Earlier this year, Pietrykowski and Kae Halonen interviewed four men who worked at Ford Motor Company's village industry plant in Milford in the 1930s and 1940s. Dave Daniele, Greg Taylor and other members of UM-Dearborn's video production crew videotaped the interviews, which took place at the Milford Civic Center in March.

"Kae is brilliant, very skilled at drawing people out," Pietrykowski said. "She is currently volunteering her time to be resident oral historian on this project. She has a labor history degree from Wayne State University, and was very effective in eliciting stories from the workers and guiding them through the interview process. Within two hours, we had captured all the topics we wanted to cover. Of course, while we may want to go back and pursue certain themes in more depth, this is an excellent start."

Pietrykowski said the videotapes of the interviews would be edited and made available to researchers, community members and for faculty to use in their classes. The tapes will be especially useful in CASL distance learning and in courses for the new minor in science and technology studies with a focus on the automobile, which begins this fall, he said.

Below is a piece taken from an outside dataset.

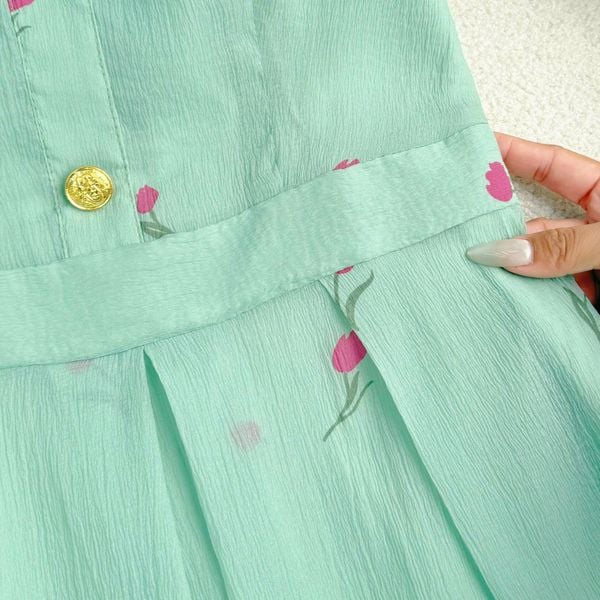 Đầm Tơ Nén Thiết Kế TuTu Store Phù Hợp Đi Chơi Dành Cho Nữ - Mã D1289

The project also complements another UM-Dearborn program in which the university received a $220,000 grant from the National Endowment for the Humanities (NEH) to develop a web site and online archive for studying and teaching about the impact of the automobile and the auto industry on American life, labor and culture.

The web site and online archive is a collaborative project combining archival materials from the extensive collections in auto history at Henry Ford Museum & Greenfield Village with texts written for the site by a group of distinguished scholars and educational materials developed by UM-Dearborn faculty.